__Task 1__
List the other languages that the article about light turning an insulator into a metal says it is available in.

Discovery: light transforms an insulator into a metal 💡

Published by Adrien,
Source: CNRS INC
Other Languages: FR, DE, ES, PT

An international team of scientists has discovered that strain waves generated by light pulses can transform an insulating material into a metal at an extremely rapid speed. This mechanism was observed in a thin film of vanadium oxide.


Artistic depiction of the phase diagram of the Mott material V2O3, highlighting its initial insulating state (in blue) before being photoexcited by an ultrafast laser, driving it toward a metallic state (in yellow) through a strain wave mechanism.
© Tatsuya Amano

A discovery, published in the journal Nature Physics, that could lead to major breakthroughs in the world of ultrafast electronics.

What if it were possible to change the nature of a material in a flash, turning it from an insulator into a metal within a fraction of a second? This is the feat achieved by chemists and physicists from the CNRS and Japan as part of the international research laboratory DYNACOM. They exploited the remarkable properties of a so-called "Mott insulator."

The insulating nature of these materials does not stem from the absence of charge carriers, as in conventional insulators, but from their lack of mobility due to repulsive interactions between electrons. Although theoretically conductive, these materials thus behave as electrical insulators.

Vanadium sesquioxide, V2O3, is a classic example of a Mott insulator. When cooled, it exhibits a dramatic transition between two states: metallic at room temperature, it becomes insulating at low temperatures, where its electrons are immobilized by their interactions. A team of French and Japanese scientists used ultrashort light pulses (100 femtoseconds; 1 fs = 10-15 s) to trigger an ultrafast transition from the insulating to metallic state in a thin film of V2O3.


Schematic representation of the mechanism of propagation of an ultrafast phase transition at the speed of sound.
From left to right: initial photo-excitation (a) inducing internal negative pressure (b) and propagation of the electronic transformation in the wake of a compressive strain wave front (c).

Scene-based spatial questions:
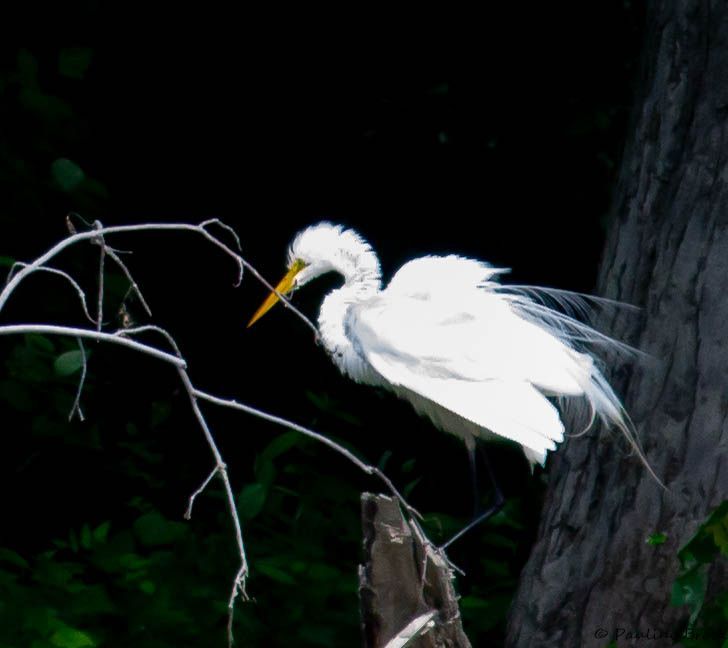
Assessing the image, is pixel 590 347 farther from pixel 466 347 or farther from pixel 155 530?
pixel 155 530

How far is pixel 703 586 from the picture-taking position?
114 inches

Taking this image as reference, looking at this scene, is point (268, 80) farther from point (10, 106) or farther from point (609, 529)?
point (609, 529)

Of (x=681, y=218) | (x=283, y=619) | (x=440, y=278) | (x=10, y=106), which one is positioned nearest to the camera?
(x=681, y=218)

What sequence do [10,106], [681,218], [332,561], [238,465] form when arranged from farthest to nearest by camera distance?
[238,465] < [10,106] < [332,561] < [681,218]

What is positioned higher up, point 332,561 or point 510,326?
point 510,326

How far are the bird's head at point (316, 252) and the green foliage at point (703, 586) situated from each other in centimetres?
113

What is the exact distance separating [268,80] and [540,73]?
2.77 feet

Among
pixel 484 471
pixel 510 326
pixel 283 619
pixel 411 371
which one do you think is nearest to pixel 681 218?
pixel 510 326

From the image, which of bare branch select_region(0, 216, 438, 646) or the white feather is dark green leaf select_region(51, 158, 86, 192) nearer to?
the white feather

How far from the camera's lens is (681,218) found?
308 cm

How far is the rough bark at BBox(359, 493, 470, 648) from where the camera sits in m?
2.47

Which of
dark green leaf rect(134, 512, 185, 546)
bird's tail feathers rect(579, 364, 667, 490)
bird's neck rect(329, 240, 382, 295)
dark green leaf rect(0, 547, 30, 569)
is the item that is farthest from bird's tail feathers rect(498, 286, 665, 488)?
dark green leaf rect(0, 547, 30, 569)

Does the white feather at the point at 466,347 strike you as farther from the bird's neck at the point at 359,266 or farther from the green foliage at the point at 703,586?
the green foliage at the point at 703,586

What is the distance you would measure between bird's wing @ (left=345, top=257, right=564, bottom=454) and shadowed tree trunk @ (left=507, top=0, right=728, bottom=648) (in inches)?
8.0
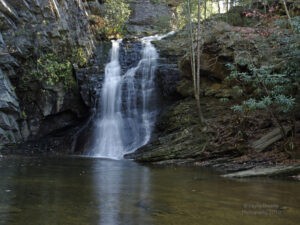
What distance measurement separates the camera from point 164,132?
1838 cm

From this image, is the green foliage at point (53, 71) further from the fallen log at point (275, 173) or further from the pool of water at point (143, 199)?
the fallen log at point (275, 173)

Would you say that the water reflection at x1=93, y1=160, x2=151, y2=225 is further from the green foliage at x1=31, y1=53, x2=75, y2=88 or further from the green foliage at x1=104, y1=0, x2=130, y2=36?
the green foliage at x1=104, y1=0, x2=130, y2=36

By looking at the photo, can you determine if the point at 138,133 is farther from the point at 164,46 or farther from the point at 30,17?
the point at 30,17

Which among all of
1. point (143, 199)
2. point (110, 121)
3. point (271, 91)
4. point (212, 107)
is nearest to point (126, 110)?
point (110, 121)

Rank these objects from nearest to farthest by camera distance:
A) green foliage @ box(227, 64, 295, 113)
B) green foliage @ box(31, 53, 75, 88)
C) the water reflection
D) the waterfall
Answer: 1. the water reflection
2. green foliage @ box(227, 64, 295, 113)
3. the waterfall
4. green foliage @ box(31, 53, 75, 88)

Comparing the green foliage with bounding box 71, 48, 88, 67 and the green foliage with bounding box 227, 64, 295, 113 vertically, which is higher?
Answer: the green foliage with bounding box 71, 48, 88, 67

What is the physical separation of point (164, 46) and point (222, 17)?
11.8 feet

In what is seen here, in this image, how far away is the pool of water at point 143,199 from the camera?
5.59 metres

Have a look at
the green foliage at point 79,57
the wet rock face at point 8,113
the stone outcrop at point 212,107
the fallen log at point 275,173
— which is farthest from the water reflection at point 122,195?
the green foliage at point 79,57

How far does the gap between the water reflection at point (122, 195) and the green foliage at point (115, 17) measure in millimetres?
17951

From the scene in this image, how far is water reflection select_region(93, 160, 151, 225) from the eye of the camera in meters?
5.70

__Task 2__
From the records, copy the lines from the one with "Does the white" up to and including the one with "4. green foliage @ box(31, 53, 75, 88)", and leave out any picture.

__Task result 1__
FR, DE, ES, PT

__Task result 2__
Does the white feather at the point at 466,347 strike you as farther from the bird's neck at the point at 359,266 or farther from the green foliage at the point at 703,586?
the green foliage at the point at 703,586

What is the distance you would measure between bird's wing @ (left=345, top=257, right=564, bottom=454) and shadowed tree trunk @ (left=507, top=0, right=728, bottom=648) (in inches)?
8.0
What distance measurement separates the camera from point 164,132?
1838 cm

From this image, is the green foliage at point (53, 71) further from the fallen log at point (275, 173) or further from the pool of water at point (143, 199)?
the fallen log at point (275, 173)

Would you say that the water reflection at x1=93, y1=160, x2=151, y2=225 is further from the green foliage at x1=31, y1=53, x2=75, y2=88 or further from the green foliage at x1=104, y1=0, x2=130, y2=36?
the green foliage at x1=104, y1=0, x2=130, y2=36

By looking at the photo, can you determine if the point at 138,133 is farther from the point at 164,46 or farther from the point at 30,17?
the point at 30,17

Which among all of
1. point (143, 199)
2. point (110, 121)
3. point (271, 91)
4. point (212, 107)
is nearest to point (126, 110)?
point (110, 121)

Rank these objects from nearest to farthest by camera distance:
A) green foliage @ box(227, 64, 295, 113)
B) green foliage @ box(31, 53, 75, 88)
C) the water reflection
D) the waterfall
Answer: 1. the water reflection
2. green foliage @ box(227, 64, 295, 113)
3. the waterfall
4. green foliage @ box(31, 53, 75, 88)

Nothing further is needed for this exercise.